The positive outcomes underscore the importance of incorporating vitamins and minerals into iron supplements for enhanced treatment effectiveness.

Overall, the study concludes that SB+ demonstrates efficacy and safety in treating mild to moderate IDA patients, reducing their health burdens, and improving overall health.

Despite the promising results, researchers have called for further randomised controlled trials involving appropriately sized subjects across different life stages, to confirm the findings and explore the sustained benefits of SB+ supplementation beyond the initial 90 days.

Risk factors of ID / IDA

ID and IDA arise from factors such as inadequate iron intake, increased demand for iron in the body, and/or elevated iron loss. This global health concern affects 30 to 50 per cent of the world’s population, with a consistently higher prevalence in females due to gynaecological causes from menarche to menopause.

The functional and clinical implications of ID and IDA are deemed debilitating, surpassing the impact of major depression, musculoskeletal disorders, and diabetes. Surprisingly, close to 40 per cent of ID and IDA patients suffer silently, with no apparent signs and symptoms during diagnosis.

Current ID and IDA treatment involve addressing the underlying causes and oral iron supplementation. A focus on improving quality of life by replenishing iron stores, enhancing haemoglobin concentration, and normalising red blood cell indices.

Evidence from previous studies

Oral iron supplements like ferrous gluconate are preferred due to their availability and cost-effectiveness. Additionally, iron with multivitamins has shown positive outcomes in improving haemoglobin levels.

In an independent randomised controlled trial​ of 175 non-pregnant Asian females, the supplementation of iron, folic acid, and vitamin C resulted in a noteworthy improvement in mean haemoglobin levels at both days 30 and 100.

This improvement was significantly greater compared to those receiving supplementation with iron and folic acid alone.

Likewise, a separate, not P&G led intervention study​, focusing on adolescent girls indicated that weekly supplementation of vitamin C, in conjunction with iron and folate, led to a substantial increase in haemoglobin concentration compared to those who solely received weekly supplementation of iron and folate.
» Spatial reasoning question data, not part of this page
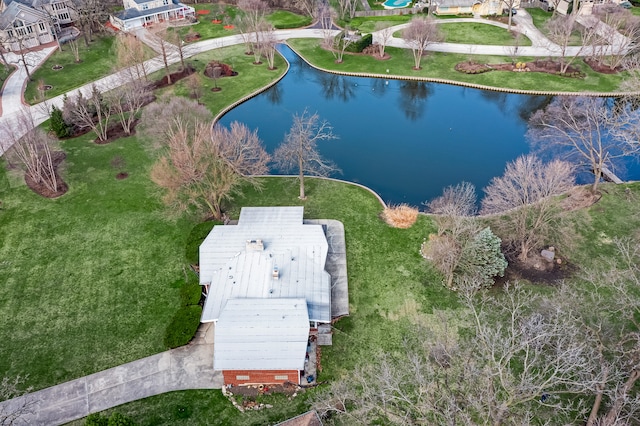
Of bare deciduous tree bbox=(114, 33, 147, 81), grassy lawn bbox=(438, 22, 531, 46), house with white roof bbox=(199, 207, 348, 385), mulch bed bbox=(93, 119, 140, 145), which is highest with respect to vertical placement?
bare deciduous tree bbox=(114, 33, 147, 81)

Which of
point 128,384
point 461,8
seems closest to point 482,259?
point 128,384

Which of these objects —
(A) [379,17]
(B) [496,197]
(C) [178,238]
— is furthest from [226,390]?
(A) [379,17]

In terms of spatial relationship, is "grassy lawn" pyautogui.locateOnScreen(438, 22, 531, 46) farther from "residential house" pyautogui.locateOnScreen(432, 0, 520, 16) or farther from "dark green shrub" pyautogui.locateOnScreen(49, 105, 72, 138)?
"dark green shrub" pyautogui.locateOnScreen(49, 105, 72, 138)

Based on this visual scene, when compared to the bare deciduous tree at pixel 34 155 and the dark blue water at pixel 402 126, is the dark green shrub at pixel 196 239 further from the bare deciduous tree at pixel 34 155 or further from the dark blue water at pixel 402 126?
the bare deciduous tree at pixel 34 155

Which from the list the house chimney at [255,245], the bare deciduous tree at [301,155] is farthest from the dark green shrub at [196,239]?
the bare deciduous tree at [301,155]

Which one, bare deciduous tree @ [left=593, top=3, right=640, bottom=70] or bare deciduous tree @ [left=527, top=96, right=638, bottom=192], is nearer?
bare deciduous tree @ [left=527, top=96, right=638, bottom=192]

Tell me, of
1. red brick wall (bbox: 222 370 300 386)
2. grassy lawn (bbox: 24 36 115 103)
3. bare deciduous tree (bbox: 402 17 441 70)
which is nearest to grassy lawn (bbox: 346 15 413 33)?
bare deciduous tree (bbox: 402 17 441 70)
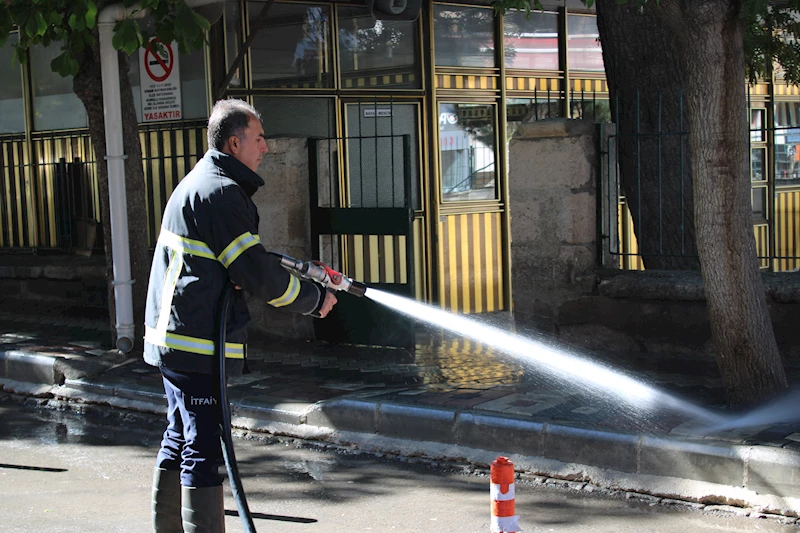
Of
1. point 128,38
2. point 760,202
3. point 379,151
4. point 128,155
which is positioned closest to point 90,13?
point 128,38

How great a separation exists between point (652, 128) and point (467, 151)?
3740 millimetres

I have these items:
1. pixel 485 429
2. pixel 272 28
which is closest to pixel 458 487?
pixel 485 429

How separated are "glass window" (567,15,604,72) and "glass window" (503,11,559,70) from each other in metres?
0.23

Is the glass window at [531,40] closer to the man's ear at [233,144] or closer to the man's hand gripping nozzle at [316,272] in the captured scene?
the man's hand gripping nozzle at [316,272]

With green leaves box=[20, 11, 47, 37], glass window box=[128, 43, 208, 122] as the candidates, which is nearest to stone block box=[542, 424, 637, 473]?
green leaves box=[20, 11, 47, 37]

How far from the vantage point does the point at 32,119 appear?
13.1m

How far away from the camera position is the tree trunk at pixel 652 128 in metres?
9.16

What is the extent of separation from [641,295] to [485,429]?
251 centimetres

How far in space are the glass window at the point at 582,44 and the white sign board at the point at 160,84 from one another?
5.20m

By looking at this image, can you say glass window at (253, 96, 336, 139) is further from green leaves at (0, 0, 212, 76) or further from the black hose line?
the black hose line

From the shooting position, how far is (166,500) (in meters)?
→ 4.52

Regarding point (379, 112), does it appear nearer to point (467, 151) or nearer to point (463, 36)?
point (467, 151)

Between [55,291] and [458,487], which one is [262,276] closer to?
[458,487]

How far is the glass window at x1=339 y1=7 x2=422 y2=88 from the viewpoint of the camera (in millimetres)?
11805
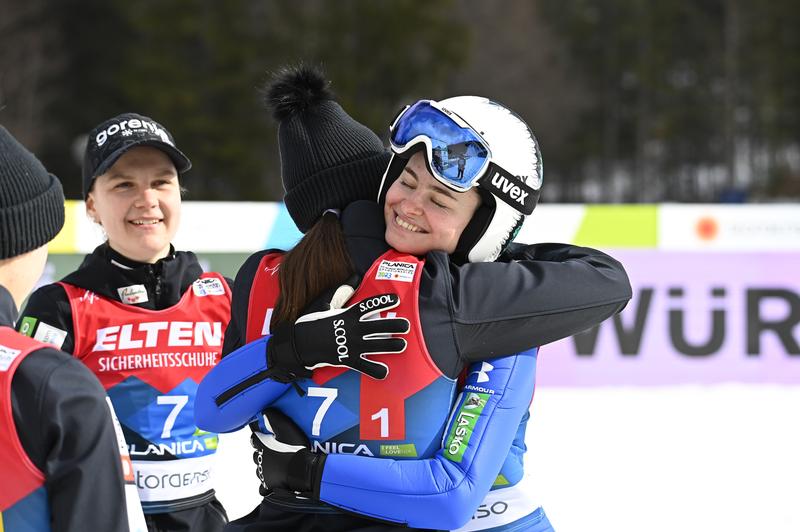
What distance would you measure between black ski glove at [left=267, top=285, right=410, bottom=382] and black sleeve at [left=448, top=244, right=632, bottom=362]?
0.39ft

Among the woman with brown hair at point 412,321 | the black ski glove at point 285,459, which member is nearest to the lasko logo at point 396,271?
the woman with brown hair at point 412,321

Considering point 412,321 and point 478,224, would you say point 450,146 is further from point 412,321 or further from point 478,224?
point 412,321

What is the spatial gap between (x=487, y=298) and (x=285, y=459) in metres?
0.45

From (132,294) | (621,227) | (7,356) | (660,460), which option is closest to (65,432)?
(7,356)

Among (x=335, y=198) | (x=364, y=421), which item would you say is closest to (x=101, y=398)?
(x=364, y=421)

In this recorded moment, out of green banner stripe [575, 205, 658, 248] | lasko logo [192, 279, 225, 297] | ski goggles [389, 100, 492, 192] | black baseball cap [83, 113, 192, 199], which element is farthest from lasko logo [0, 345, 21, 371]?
green banner stripe [575, 205, 658, 248]

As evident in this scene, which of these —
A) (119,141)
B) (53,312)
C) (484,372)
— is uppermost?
(119,141)

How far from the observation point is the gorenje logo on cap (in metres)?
2.74

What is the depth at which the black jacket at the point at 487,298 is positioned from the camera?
5.39 feet

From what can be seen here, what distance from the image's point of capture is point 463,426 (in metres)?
1.63

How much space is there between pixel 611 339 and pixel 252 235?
232cm

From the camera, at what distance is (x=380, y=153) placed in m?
2.03

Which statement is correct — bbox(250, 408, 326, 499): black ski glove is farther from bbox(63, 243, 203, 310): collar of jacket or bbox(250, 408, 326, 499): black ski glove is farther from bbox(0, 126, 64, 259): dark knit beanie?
bbox(63, 243, 203, 310): collar of jacket

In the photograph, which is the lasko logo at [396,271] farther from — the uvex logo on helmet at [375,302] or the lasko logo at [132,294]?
the lasko logo at [132,294]
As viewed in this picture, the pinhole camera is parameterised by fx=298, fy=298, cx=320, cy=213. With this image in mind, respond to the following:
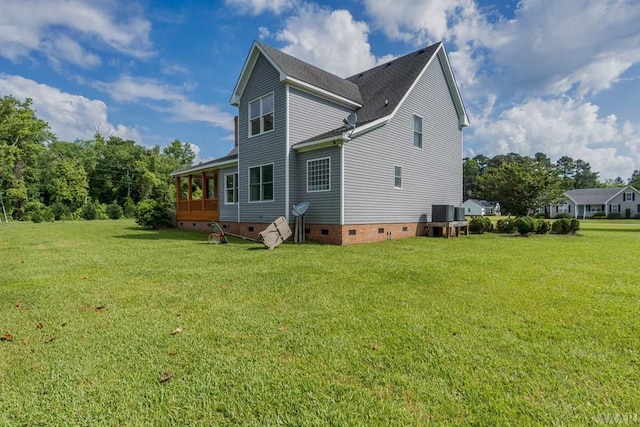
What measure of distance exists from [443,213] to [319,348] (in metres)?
12.4

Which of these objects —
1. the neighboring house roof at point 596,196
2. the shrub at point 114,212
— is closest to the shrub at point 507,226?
the shrub at point 114,212

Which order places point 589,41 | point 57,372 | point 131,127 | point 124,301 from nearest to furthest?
point 57,372, point 124,301, point 589,41, point 131,127

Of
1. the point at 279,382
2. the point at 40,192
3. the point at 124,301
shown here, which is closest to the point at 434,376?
the point at 279,382

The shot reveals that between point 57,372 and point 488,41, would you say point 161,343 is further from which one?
point 488,41

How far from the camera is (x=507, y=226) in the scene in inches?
615

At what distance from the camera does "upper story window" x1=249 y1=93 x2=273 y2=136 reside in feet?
42.3

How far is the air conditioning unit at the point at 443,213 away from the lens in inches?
537

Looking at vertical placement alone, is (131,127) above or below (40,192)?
above

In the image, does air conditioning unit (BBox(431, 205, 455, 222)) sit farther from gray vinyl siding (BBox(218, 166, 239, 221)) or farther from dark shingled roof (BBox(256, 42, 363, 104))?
gray vinyl siding (BBox(218, 166, 239, 221))

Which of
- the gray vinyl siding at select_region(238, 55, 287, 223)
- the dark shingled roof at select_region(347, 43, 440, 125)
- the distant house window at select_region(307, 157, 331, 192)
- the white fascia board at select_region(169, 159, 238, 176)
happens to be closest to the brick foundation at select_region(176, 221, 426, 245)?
the gray vinyl siding at select_region(238, 55, 287, 223)

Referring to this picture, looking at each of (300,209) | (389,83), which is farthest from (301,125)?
(389,83)

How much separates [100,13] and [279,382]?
54.0ft

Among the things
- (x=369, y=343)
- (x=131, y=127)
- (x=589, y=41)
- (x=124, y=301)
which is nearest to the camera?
(x=369, y=343)

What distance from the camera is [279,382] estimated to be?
232cm
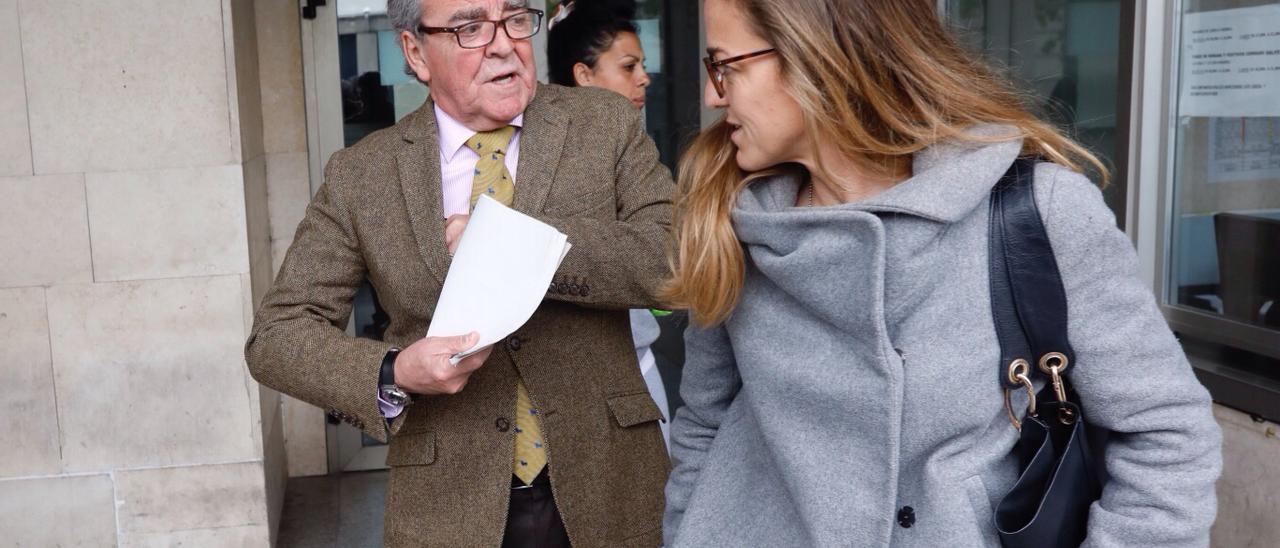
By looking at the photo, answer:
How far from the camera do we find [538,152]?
2.36 meters

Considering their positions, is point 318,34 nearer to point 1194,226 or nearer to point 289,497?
point 289,497

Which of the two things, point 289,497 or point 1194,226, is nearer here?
point 1194,226

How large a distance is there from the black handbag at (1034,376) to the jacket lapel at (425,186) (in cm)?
106

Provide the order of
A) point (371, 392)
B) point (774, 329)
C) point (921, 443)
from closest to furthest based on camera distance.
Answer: point (921, 443)
point (774, 329)
point (371, 392)

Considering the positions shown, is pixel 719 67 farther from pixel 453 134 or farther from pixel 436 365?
pixel 453 134

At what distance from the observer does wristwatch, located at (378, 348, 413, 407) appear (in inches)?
86.7

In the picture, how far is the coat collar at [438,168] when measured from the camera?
90.7 inches

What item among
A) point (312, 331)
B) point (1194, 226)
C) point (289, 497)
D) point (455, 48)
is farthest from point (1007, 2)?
point (289, 497)

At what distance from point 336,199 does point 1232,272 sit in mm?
2433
Nevertheless, scientific, and clinical reports on the efficacy, safety, and benefits of ferrous gluconate in combination with multivitamins for the treatment of ID and IDA remain limited.


Source: Journal of Clinical & Experimental Pharmacology

Management of Iron Deficiency Anemia with Fixed Dose Combination of Ferrous Gluconate, Multivitamins and Multi-mineral Capsule: A 12 Week, Open Label Single Arm Prospective, Non-Interventional (Observational) Study in Philippines


Authors: Christopher Joseph L. Soriano et al.